Thursday, 16 July 2020

Cinta Dalam Prespektif Al-Qur’an

Hakikat Cinta Dalam Pandangan Al-Qur'an


Awalnya penulis merasa keberatan untuk mengangkat topik ini agar dijadikan bahan pembahasan ilmiah, namun penulis sangat terheran bahkan tercengang akan adanya 3 karya besar dari kalangan kaum intlektual muslim timur tengah yang namanya akan penulis sebut setelah pembahasan ini. 

Akan penulis urut sesuai terbitan tiga karya besar ini, yang pertama mulai dari karyanya Dr. Mahmud bin Syarif pada tahun 1983 M, buku ini diterbitkan di Lebanon. Kemudian karyanya Dr. Said Ramdhany al-Buthy pada tahun 2009 M, buku ini dicetak pertama di Damaskus. Lalu yang paling modrean lagi adalah karyanya Dr. Amir Ghozy bin Muhammad bin Tholal pada tahun 2015 M, sebagai disertasi dalam memperoleh gelar Doktornya di bidang filsafat di fakultas ushuluddin di Universitas Kairo Mesir.

Tiga tokoh ini memiliki latar belakang yang berbeda tentunya, namun, terlepas dari itu semua penulis ingin menyampaikan bahwa ketiga penulis tersebut menulis buku dengan judul yang sama, yaitu, Cinta dalam prespektif al-Qur’an (الحب في القران) , walaupun demikian, saya selaku pengulas karyanya mereka bertiga ini sangat heran dan menemukan hal yang sangat berbeda dalam konsentrasi kajiannya, sekalipun perlu diakui kesemuanya terambil dari sumber atau data yang sama, namun tidak menutup kemungkinan membuahkan hasil yang berbeda. Hal ini disebabkan pengambilan pendekatanya saja. dan perbedaan itu sangat mencolok pada permulaan kata pengantar bukunya masing-masing atau paling tidak sampai pada prolog bukunya.

• Cuplikan Data:
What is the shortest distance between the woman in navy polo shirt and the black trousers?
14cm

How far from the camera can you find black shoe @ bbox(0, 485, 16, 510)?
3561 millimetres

• Tugas Anda:
**1.** Menurut teks bacaan, di kota mana karya Dr. Said Ramdhany al-Buthy pertama kali dicetak?
**2.** Tuliskan kembali bagian teks bacaan mulai dari "Akan penulis urut" sampai dengan "Universitas Kairo Mesir.".

• Jawaban:
**1.** Di Damaskus.

**2.**
Akan penulis urut sesuai terbitan tiga karya besar ini, yang pertama mulai dari karyanya Dr. Mahmud bin Syarif pada tahun 1983 M, buku ini diterbitkan di Lebanon. Kemudian karyanya Dr. Said Ramdhany al-Buthy pada tahun 2009 M, buku ini dicetak pertama di Damaskus. Lalu yang paling modrean lagi adalah karyanya Dr. Amir Ghozy bin Muhammad bin Tholal pada tahun 2015 M, sebagai disertasi dalam memperoleh gelar Doktornya di bidang filsafat di fakultas ushuluddin di Universitas Kairo Mesir.